Aldi eyes smaller stores, e-commerce as sales reach $10.5b

23/03/21

AFR

Aldi Australia plans to open smaller stores in urban locations and launch an e-commerce offer, possibly later this year, to underpin the next stage of growth as it nears its original 600-store target.

Twenty years after opening its first store, in Marrickville in January 2001, Aldi opened 24 stores in 2020 and plans to open 20 this year, taking its network to 590, just shy of the 600 stores the German based-discounter initially thought feasible.

Chief executive Tom Daunt said small-format stores in densely populated urban locations had outperformed larger stores during the pandemic and there was scope to move into new markets by opening stores that were smaller than Aldi’s existing format and curated to meet the needs of local customers.

ALDI CEO Tom Daunt plans to open smaller stores and online stores to underpin a third decade of growth in Australia.  James Alcock

Aldi’s existing stores range from 1000 to 2000 square metres and are one-third to one-half the size of Woolworths’ and Coles’ supermarkets. They carry about 1500 stock keeping units, compared with 25,000 SKUs in a traditional full-service grocery store.

“We’re already the beneficiary of having a relatively small store format,” Mr Daunt told The Australian Financial Review on Monday after releasing new PwC estimates showing Aldi had contributed $30.2 billion to the economy since 2001.
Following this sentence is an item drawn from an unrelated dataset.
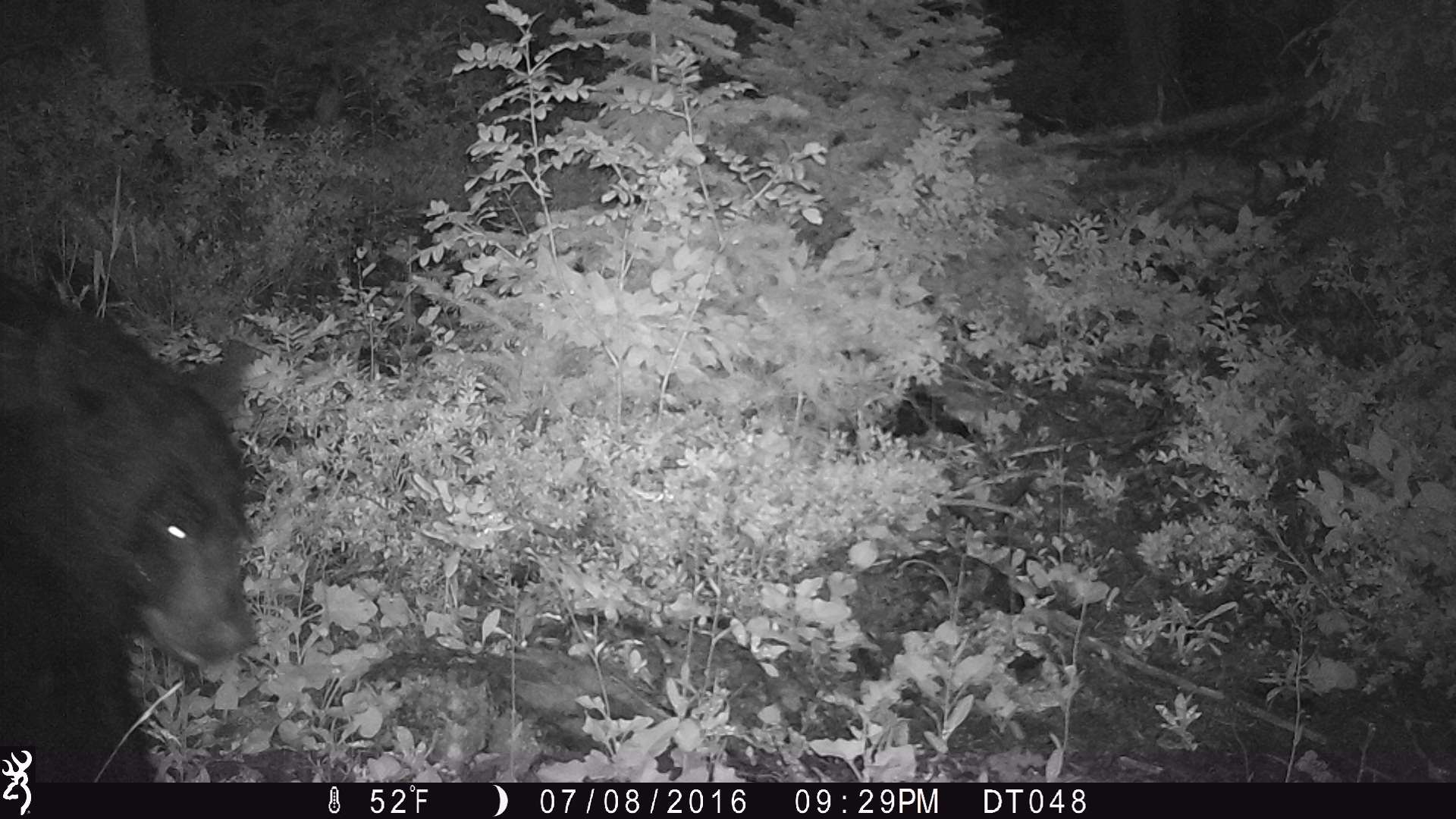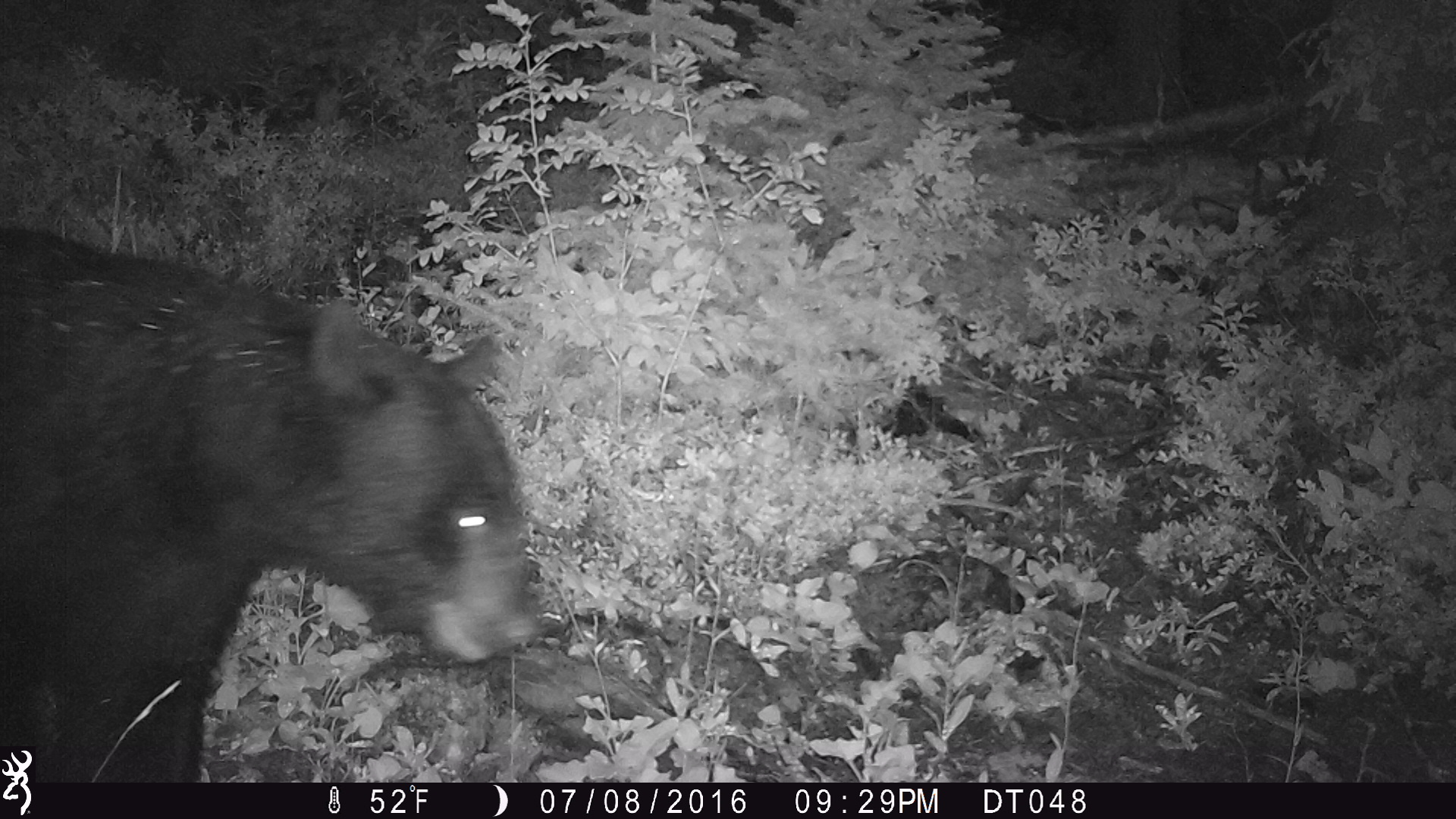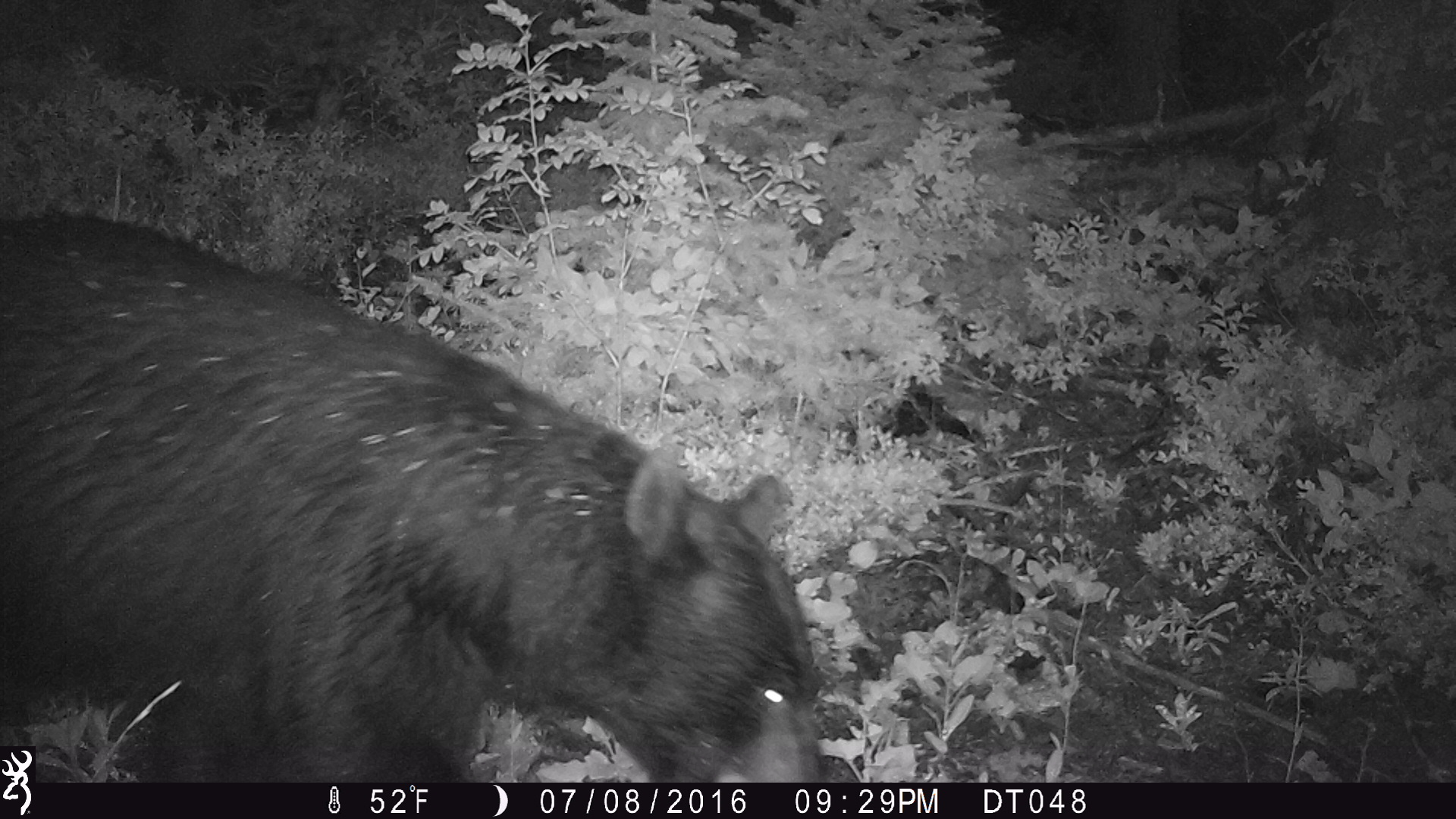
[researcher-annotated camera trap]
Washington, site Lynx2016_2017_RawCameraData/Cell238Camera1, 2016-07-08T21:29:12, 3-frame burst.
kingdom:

“Our ability to put our stores very close to customers in convenient locations is superior already than large format supermarkets – the development of even-more convenient Aldi stores is on the horizon,” Mr Daunt said.
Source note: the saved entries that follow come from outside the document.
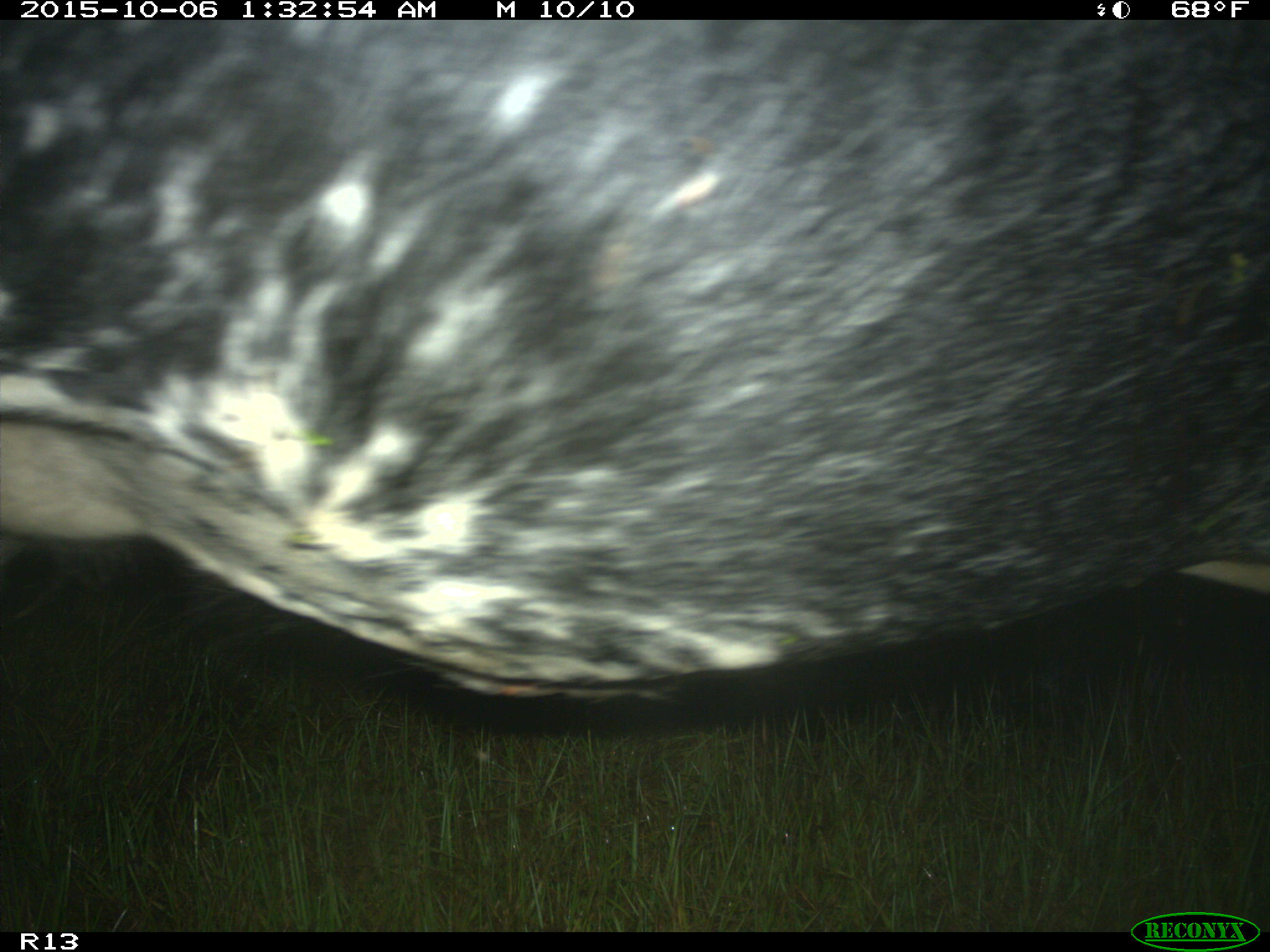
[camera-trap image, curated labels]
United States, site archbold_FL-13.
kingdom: Animalia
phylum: Chordata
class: Mammalia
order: Artiodactyla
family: Bovidae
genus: Bos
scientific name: Bos taurus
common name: domestic cow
Bos taurus (domestic cow).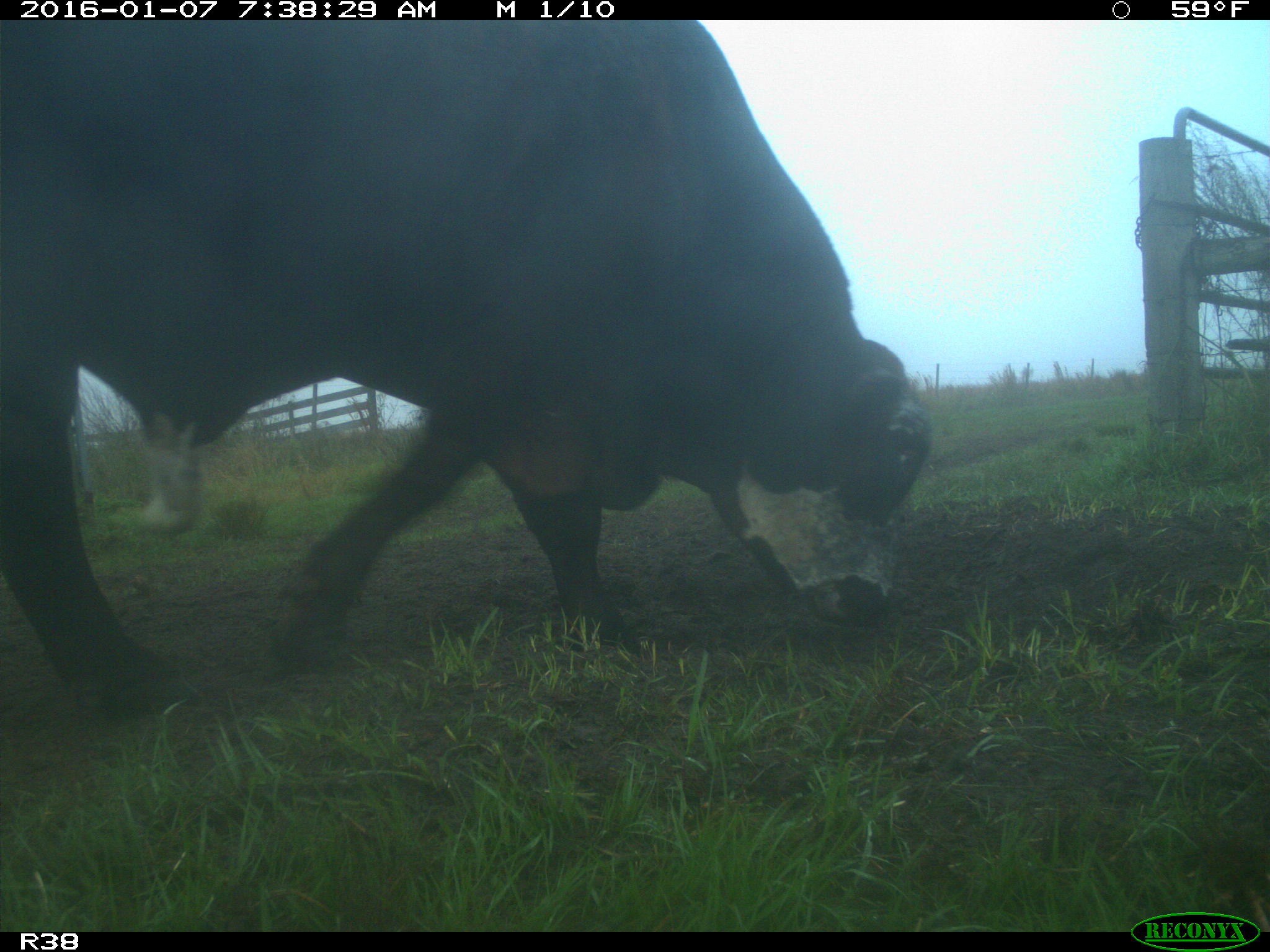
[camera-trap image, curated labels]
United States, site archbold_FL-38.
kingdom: Animalia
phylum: Chordata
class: Mammalia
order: Artiodactyla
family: Bovidae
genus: Bos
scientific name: Bos taurus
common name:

Aldi is also working on plans to launch an online store later this year, starting with alcoholic beverages and ‘special buys’, the deeply discounted general merchandise it uses to lure customers into stores.

“There’s no question that Aldi’s future in Australia will include e-commerce,” Mr Daunt said.
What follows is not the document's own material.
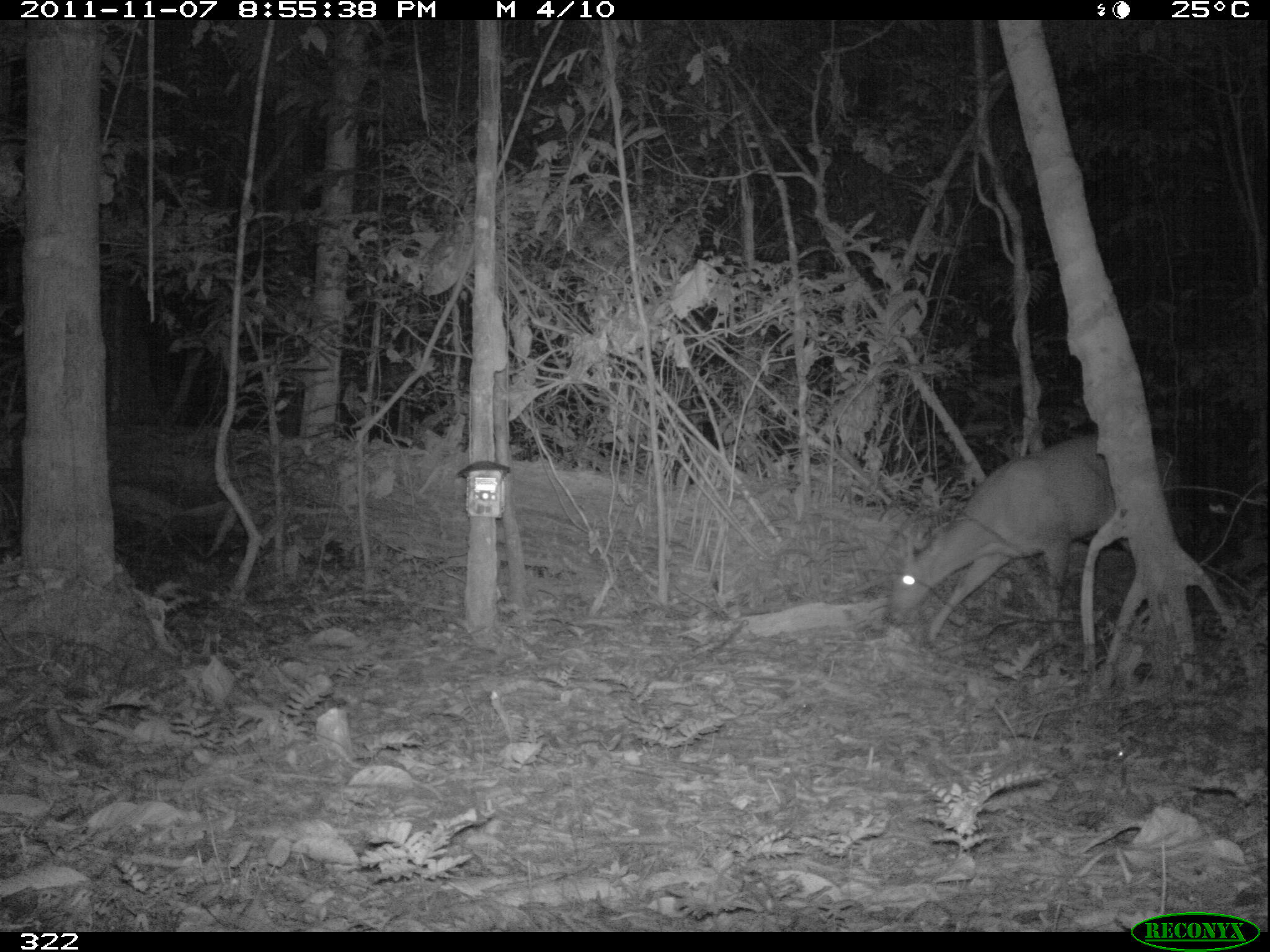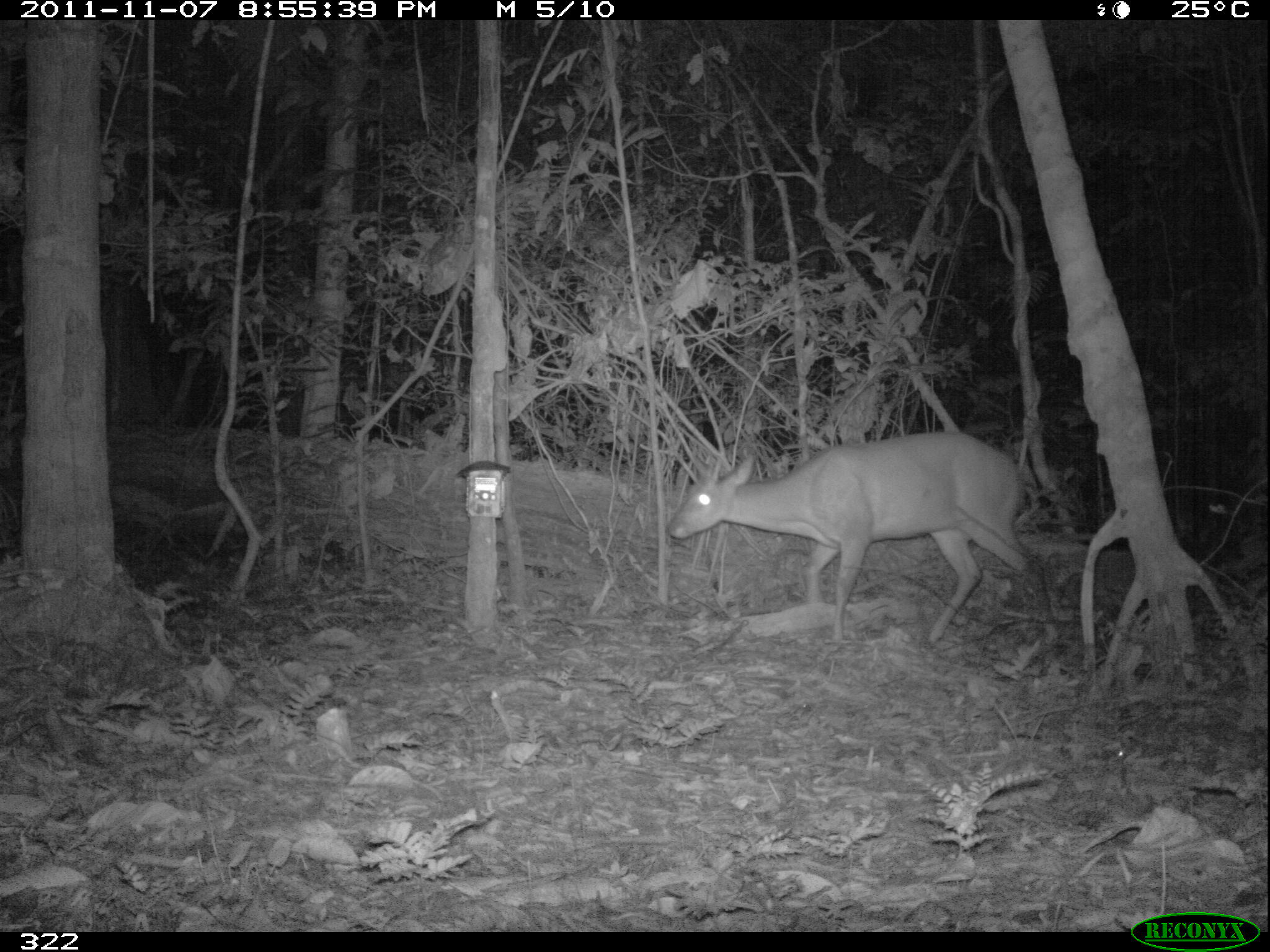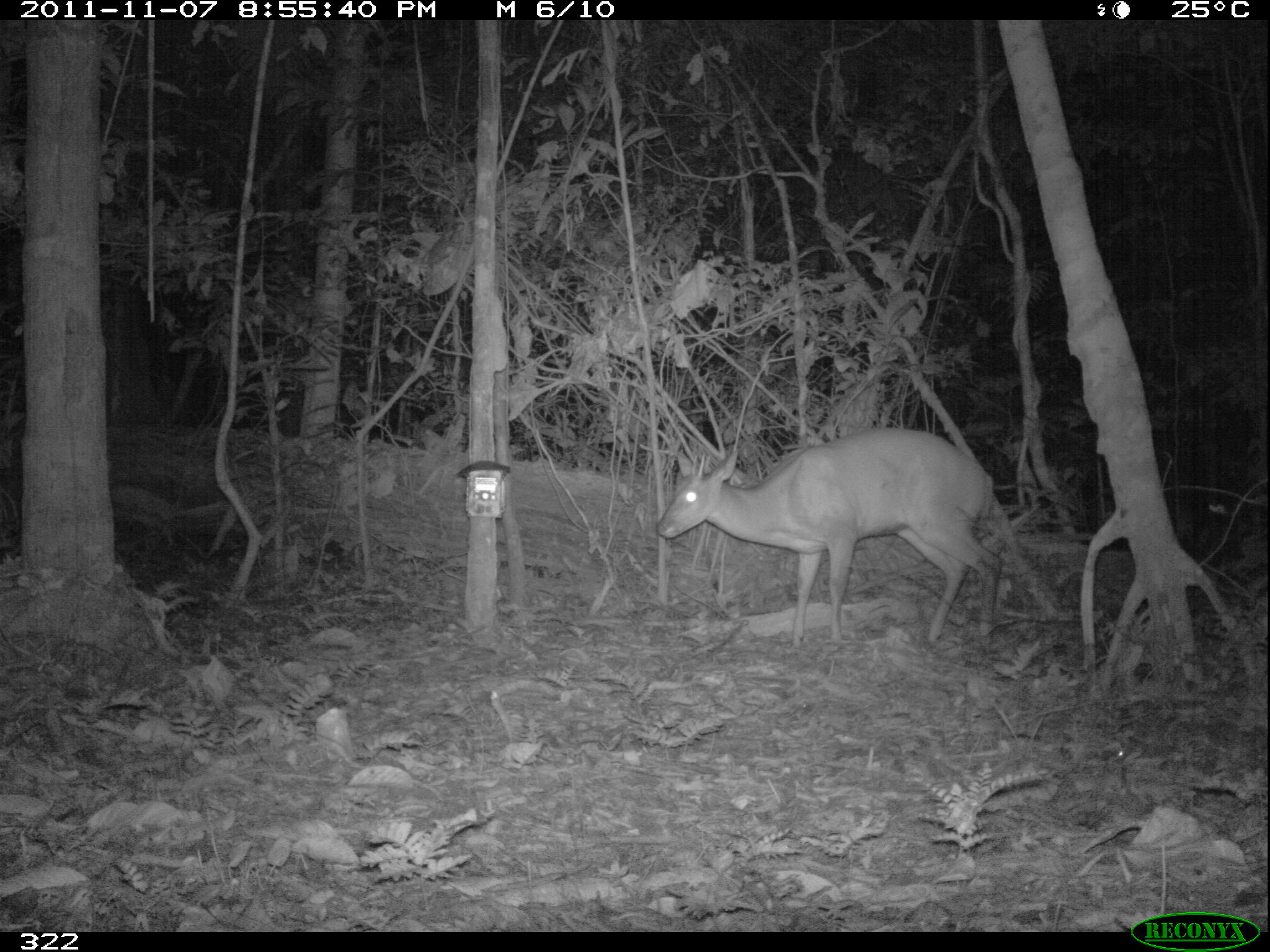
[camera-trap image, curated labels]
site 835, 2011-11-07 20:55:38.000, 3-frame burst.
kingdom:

“The fact is right now e-commerce is an expensive way for customers to shop … as technology evolves and the online market evolves we will find ways to bring that lowest price offer online,” he said. “But we’re not going to do that if it compromises our value proposition.”

According to overseas reports last month, Aldi’s German parent, Aldi Süd, is rolling out a globally standardised IT system, laying the groundwork for an online offer, while Aldi stores in the UK are trialling online deliveries.

Aldi has a limited partnership structure in Australia and is not required to disclose its annual accounts. However, in 2017 it signed up to the federal government’s voluntary tax transparency code, revealing income and other taxes paid and pre-tax profits.

Mr Daunt said net sales rose about 10 per cent to $10.5 billion in calendar 2020 – boosted by panic hoarding in the June-quarter – and Aldi maintained its market share of around 10 per cent.

However, like Woolworths, Coles and other beneficiaries of the pandemic, Aldi is facing a ‘COVID-wall’ as it cycles elevated demand from panic buying and working from home in 2020.

“Last year during March, April and May to June there was a huge surge in demand, so it’s not realistic at all to expect that we would have the same sales this year as last year,” Mr Daunt said.

“We grew very strongly last year and market share was flat or marginally up, this year it remains to be seen,” he said. “We’re not particularly focused on market share or a specific number of stores, what we are focused on is making sure we can always deliver the best value in the market.”

According to analysis by PwC, Australian shoppers save $2.4 billion a year when they shop at Aldi, which claims a basket of groceries is 15 per cent to 40 per cent cheaper than a similar basket at Woolworths or Coles.

Over the last 20 years, Aldi’s downward pressure on grocery industry prices had enabled shoppers to save $6.6 billion and had led to increased consumption of private label goods, helping shoppers save another $29.3 billion, according to PwC’s analysis.

Mr Daunt, who took the helm of the Australian business in 2011 and has worked for Aldi here and overseas for 22 years, hopes Aldi’s legacy will go beyond lowering grocery prices.

After taking the lead on initiatives such as consistent national pricing, unit pricing, charging for plastic bags and supplier trading terms, Aldi has set more ambitious renewable energy targets than Woolworths and Coles.

Last August, Aldi committed to 100 per cent renewable energy use by the end of 2021, by using power purchase agreements with two wind farms and 102,00 solar panels on more than 250 stores and six distribution centres.

“I’m 100 per cent certain we’ll achieve that by the end 2021 and I’m hoping to bring that forward by some months,” Mr Daunt said.

“Whilst we are a relatively small player in the market our influence is sometimes greater than our market share would suggest.”